That Damn Book and How I Ended Up A Food Photographer
- Amanda Richardson

- 18 hours ago
- 4 min read

It feels like a long and winding road, but looking back now, it all makes so much sense.
In 2010, just a couple of years after moving to North Carolina, I was laid off from my career as a pediatric polysomnographer. I was newly divorced with three small kids, and I had to figure life out fast.
Around that same time, I was diagnosed with celiac disease. This was back before gluten free lived on every shelf in the store. I'm Italian, so when the doctor told me, I let him know I did not think it was possible, given my heritage and my deep love for all things carb. I wanted my pasta. I wanted my bread. Giving them up was not on the table.
So I did what any stubborn Italian woman would do. I built an allergy friendly catering business. I woke up at 4am to make bread. I worked craft fairs. I became known for bread and ravioli that actually tasted authentic, landed wholesale contracts, leased a commercial space, and hired staff. I got home at 11pm more nights than I can count, juggled three kids’ schedules, and leaned on my mom to babysit more than I would like to admit.
And all of that was a lot. If you are here, you already know the food industry can be exhausting and thankless. With three kids, it eventually became too much. Soon after I sold that business, I met my husband, and he convinced me to write a cookbook. (If only you could put music to that sentence, because it deserves a little zing.)
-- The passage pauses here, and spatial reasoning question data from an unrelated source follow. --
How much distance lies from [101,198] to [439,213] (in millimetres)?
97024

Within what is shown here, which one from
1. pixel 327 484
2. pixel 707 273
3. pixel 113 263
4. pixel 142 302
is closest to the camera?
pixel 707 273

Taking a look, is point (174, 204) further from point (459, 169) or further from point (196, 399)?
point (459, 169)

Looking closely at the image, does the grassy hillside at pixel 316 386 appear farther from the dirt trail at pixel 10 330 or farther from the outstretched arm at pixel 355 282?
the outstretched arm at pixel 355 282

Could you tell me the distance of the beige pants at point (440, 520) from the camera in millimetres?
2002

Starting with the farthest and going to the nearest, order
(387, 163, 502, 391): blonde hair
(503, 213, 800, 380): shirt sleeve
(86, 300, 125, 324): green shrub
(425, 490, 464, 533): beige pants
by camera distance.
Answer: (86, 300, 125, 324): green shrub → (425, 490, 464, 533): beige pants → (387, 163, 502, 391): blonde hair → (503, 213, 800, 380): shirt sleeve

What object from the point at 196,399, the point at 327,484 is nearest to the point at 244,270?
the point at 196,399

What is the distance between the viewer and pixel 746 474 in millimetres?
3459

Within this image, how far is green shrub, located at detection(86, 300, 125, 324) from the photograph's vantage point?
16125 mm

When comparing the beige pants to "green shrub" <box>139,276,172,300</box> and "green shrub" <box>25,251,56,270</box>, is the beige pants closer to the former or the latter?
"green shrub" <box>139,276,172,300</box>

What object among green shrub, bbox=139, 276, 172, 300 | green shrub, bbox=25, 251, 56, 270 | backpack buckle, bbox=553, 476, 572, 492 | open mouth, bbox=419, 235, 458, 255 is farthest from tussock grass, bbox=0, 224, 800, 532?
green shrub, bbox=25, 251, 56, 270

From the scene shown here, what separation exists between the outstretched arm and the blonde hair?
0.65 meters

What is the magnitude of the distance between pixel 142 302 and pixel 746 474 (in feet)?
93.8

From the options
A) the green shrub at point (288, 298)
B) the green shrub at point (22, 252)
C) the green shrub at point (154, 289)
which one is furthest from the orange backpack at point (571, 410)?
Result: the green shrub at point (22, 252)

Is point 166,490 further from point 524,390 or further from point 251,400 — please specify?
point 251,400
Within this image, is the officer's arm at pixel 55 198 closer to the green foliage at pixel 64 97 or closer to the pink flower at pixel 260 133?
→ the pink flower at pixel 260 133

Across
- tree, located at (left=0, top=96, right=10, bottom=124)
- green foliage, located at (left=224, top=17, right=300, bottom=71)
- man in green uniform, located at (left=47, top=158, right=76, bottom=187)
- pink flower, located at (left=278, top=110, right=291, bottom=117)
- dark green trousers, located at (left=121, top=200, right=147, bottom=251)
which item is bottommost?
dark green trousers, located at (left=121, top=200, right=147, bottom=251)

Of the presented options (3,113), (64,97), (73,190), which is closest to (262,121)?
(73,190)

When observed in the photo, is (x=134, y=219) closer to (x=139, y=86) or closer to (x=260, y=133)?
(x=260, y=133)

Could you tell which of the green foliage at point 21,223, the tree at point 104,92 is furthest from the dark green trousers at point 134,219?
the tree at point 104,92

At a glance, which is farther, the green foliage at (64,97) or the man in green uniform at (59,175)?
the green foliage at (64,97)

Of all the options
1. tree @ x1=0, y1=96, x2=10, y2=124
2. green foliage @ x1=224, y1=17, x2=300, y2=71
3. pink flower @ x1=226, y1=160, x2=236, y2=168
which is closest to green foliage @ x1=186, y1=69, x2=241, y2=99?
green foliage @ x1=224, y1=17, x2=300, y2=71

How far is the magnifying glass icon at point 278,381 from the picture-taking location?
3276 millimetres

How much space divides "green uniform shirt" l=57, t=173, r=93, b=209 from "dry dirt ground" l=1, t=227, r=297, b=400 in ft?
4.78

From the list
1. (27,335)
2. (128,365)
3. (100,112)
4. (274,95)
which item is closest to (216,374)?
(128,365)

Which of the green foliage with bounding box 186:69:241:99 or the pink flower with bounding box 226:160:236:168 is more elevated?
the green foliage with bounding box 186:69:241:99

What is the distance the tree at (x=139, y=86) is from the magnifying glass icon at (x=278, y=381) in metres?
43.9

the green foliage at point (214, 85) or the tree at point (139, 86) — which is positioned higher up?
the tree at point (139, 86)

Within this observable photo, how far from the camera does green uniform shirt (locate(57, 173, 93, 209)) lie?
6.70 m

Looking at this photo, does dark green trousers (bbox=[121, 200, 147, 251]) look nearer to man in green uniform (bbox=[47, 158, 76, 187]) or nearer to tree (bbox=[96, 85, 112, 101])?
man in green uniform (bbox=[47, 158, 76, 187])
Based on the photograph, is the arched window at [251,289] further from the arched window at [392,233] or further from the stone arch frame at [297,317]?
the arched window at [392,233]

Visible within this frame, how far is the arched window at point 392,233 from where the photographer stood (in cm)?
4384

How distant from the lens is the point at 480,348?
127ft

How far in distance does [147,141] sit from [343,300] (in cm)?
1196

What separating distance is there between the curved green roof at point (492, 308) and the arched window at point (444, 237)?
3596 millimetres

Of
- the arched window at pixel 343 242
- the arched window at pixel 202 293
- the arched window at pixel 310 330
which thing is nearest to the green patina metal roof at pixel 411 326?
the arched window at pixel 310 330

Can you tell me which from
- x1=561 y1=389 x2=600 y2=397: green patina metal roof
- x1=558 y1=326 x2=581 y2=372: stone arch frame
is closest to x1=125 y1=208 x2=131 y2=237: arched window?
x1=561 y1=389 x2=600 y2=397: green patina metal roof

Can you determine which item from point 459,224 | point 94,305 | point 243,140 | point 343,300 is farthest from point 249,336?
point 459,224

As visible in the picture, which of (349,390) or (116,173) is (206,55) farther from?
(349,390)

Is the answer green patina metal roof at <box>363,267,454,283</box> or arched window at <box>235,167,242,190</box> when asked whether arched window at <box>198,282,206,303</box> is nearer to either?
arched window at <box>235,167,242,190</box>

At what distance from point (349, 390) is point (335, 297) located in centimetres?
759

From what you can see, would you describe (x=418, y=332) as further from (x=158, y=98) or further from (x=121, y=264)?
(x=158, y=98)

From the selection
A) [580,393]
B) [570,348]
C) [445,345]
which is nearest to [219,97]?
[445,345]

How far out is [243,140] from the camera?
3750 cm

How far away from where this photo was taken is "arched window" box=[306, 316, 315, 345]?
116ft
So I set out to create a cookbook. And I did.
Sort of.
Creating a cookbook is hard, and I was completely winging it. Back then, my husband was not yet living overseas, and he taught me just enough InDesign to be dangerous. This was before Canva was everywhere, so I learned another brand new skill and ran with it. I laid out the entire book myself. I created the recipes and tested them over and over. Then came the photos.
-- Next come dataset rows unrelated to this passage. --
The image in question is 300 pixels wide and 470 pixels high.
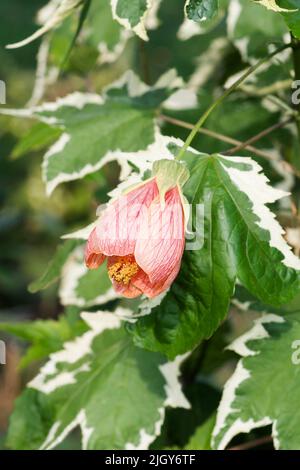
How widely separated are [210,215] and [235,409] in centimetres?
19

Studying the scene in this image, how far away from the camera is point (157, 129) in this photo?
92 centimetres

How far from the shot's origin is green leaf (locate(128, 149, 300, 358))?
70cm

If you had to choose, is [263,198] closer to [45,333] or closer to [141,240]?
[141,240]

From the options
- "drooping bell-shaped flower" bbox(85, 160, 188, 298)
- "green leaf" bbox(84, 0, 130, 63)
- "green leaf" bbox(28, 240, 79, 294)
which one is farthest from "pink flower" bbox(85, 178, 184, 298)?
"green leaf" bbox(84, 0, 130, 63)

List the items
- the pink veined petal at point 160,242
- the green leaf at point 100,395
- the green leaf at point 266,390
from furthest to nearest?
1. the green leaf at point 100,395
2. the green leaf at point 266,390
3. the pink veined petal at point 160,242

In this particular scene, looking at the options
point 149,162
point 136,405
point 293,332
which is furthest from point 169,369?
point 149,162


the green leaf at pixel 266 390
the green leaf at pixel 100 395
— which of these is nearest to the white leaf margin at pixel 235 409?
the green leaf at pixel 266 390

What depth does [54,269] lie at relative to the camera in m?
0.93

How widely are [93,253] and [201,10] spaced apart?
208 mm

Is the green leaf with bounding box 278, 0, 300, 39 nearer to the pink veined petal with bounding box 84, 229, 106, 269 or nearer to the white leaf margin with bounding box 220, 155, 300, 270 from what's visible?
the white leaf margin with bounding box 220, 155, 300, 270

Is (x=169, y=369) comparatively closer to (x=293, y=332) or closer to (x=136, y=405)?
(x=136, y=405)

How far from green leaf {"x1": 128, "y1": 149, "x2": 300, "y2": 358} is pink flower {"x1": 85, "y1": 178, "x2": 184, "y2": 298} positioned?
0.06 meters

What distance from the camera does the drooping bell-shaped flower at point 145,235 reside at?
63 cm

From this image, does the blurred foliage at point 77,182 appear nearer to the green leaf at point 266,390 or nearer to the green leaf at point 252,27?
the green leaf at point 252,27
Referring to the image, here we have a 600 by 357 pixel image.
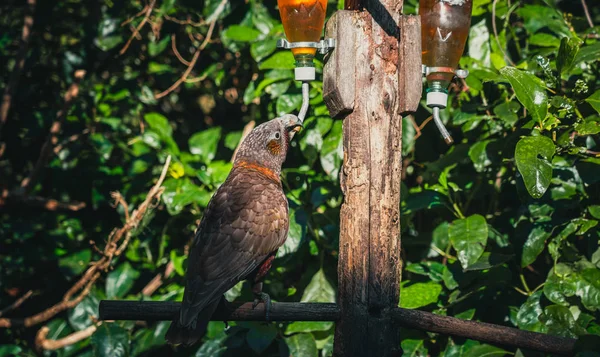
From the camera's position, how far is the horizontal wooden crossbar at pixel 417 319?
7.39 feet

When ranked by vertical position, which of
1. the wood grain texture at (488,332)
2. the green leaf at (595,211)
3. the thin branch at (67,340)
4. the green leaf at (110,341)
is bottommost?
the thin branch at (67,340)

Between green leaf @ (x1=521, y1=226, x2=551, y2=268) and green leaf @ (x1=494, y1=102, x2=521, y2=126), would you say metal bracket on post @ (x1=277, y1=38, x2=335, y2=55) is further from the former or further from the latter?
green leaf @ (x1=521, y1=226, x2=551, y2=268)

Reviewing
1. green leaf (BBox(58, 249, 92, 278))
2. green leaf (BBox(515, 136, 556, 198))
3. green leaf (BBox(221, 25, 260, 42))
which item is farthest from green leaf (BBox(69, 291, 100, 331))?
green leaf (BBox(515, 136, 556, 198))

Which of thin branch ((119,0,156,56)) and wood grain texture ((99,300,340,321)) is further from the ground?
thin branch ((119,0,156,56))

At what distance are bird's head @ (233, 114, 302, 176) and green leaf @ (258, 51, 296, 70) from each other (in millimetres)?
451

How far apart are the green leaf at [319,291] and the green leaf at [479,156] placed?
0.88 metres

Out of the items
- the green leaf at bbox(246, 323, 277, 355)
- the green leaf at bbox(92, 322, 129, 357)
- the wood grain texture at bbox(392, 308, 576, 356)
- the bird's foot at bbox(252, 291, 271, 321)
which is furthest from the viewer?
the green leaf at bbox(92, 322, 129, 357)

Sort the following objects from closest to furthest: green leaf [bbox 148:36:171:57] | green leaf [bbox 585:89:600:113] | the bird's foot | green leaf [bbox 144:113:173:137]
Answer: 1. the bird's foot
2. green leaf [bbox 585:89:600:113]
3. green leaf [bbox 144:113:173:137]
4. green leaf [bbox 148:36:171:57]

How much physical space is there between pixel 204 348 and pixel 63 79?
6.76 feet

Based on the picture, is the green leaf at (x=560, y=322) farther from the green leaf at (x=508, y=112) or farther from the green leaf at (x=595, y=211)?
the green leaf at (x=508, y=112)

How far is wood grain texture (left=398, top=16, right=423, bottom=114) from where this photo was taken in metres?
2.34

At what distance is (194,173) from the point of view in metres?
3.67

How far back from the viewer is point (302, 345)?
3.13 m

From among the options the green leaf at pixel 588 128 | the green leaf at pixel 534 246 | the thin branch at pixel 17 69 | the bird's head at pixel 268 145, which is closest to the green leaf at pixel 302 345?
the bird's head at pixel 268 145
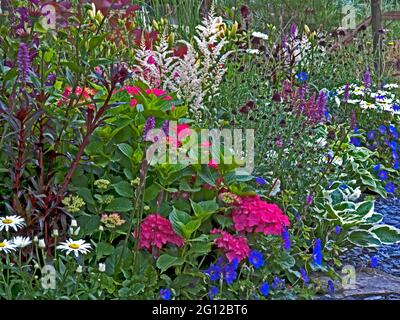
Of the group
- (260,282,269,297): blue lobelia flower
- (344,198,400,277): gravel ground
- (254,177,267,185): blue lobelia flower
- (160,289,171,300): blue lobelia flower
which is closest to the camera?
(160,289,171,300): blue lobelia flower

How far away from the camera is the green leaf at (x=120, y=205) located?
2965 millimetres

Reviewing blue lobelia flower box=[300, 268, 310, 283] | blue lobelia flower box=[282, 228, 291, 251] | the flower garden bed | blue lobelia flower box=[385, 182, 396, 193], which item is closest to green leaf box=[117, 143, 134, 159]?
the flower garden bed

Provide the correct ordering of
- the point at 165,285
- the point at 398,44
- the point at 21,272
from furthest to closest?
the point at 398,44
the point at 165,285
the point at 21,272

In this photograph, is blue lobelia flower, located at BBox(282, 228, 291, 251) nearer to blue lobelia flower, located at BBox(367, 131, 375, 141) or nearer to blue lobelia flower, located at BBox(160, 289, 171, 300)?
blue lobelia flower, located at BBox(160, 289, 171, 300)

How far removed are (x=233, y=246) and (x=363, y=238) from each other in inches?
36.5

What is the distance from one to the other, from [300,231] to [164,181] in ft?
2.70

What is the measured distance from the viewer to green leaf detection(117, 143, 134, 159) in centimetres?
307

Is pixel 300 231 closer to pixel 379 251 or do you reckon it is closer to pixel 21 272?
pixel 379 251

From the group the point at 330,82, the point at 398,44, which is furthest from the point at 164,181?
the point at 398,44

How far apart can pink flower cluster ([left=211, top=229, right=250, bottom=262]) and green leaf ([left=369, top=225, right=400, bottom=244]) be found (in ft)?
3.15

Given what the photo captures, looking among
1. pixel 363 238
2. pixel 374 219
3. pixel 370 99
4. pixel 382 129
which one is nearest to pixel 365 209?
pixel 374 219

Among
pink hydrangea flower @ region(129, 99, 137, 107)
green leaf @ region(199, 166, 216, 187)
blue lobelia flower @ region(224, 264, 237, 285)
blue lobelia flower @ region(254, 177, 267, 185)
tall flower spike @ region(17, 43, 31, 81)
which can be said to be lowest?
blue lobelia flower @ region(224, 264, 237, 285)
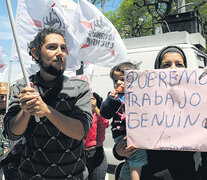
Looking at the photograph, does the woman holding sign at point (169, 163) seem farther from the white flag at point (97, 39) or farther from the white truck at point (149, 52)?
the white truck at point (149, 52)

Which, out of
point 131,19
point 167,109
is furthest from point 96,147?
point 131,19

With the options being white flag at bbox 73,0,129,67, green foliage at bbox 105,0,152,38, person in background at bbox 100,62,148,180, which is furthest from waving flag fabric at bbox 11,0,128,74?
green foliage at bbox 105,0,152,38

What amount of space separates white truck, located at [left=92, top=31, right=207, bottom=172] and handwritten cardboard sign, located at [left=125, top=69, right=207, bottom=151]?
7.31 ft

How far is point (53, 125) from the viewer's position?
1646mm

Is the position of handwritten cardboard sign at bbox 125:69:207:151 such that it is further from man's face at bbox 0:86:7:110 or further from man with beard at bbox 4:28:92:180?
man's face at bbox 0:86:7:110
I tried to take them myself. I had no clue what I was doing. Eventually I hired a friend who was a professional photographer. I paid him $1200, it turned into a two day shoot, and I remember thinking he was not paid nearly enough. He was a good sport about it, but food was not his expertise. He was really just doing a favor for a friend.
The images were beautiful, for my style back then and for what I thought I knew and wanted.
So where the hell is this book?
That is the question my husband still asks me. I call it that damn book now, because I never had anyone guiding me. I didn't know what a book map was, let alone what I actually needed to tie everything together. And these days, as a food photographer myself, I could never use those old images. Not because they were not good, but because they are not my style, and I'm a control freak at heart who would want to redo every last one.
It gets better. My catering business burned me out so completely that you will not catch me testing recipes to finish that book. I hate even boiling water for dinner now. And the whole book was built around pairing every dish with wine, back when we were personally keeping the vineyards in business. Today, I can't even smell alcohol without triggering a migraine.
So that damn book sits in a metaphorical drawer in my computer, wishing I had just finished it back then, and knowing I never will.
Don’t be like me!
Here is the beautiful part. That book, unfinished as it is, led me to food photography. That one messy, overwhelming, undercharged photoshoot set me on the path to exactly who and where I am today.
Since then, I have had the privilege of flying all over the country, working with incredible chefs, restaurants, bakeries, and the culinary mentors who serve them all. I craft their dishes to stand out from the rest. I built a studio and a body of work that is artistic, editorial, and holds a very specific, very special place in the culinary world.
I also became a board certified Doctor of Functional Nutrition with a clinical focus in migraine. Once again, building the tools I never had, and hopefully changing some lives along the way.
That first cookbook shoot is what sparked my love for the art of food. It is where my heart and soul intersect with what I do. It lets me bring a dish to life and capture its richness in an editorial way that so many photographers have stepped away from, because the demand now is to compete with AI and crank out over contrasted, commercial, click and go work. So many people do not take the time anymore.
I do.
I understand food as a chef, which means I learned to style it properly, slowly, and with care. I was lucky enough to sit for hours with a single cake, examining every centimeter, learning what was and was not working in front of my lens, and figuring out how to light it in a way that highlighted exactly what I wanted you to see. I have had big, humbling flops and I have had amazing successes, and I learned from every single one.
So if you are standing at the beginning of this, overwhelmed and unsure, I want you to know something.
I get where you are, because I was you.
That's how I got here. The long way, the hard way, the way that taught me exactly what I never want you to go through.
If you have a book inside you, or food worth showing the world, do not do it alone the way I did. Let me hand you the map I wish someone had handed me. I get where you are, because I was you.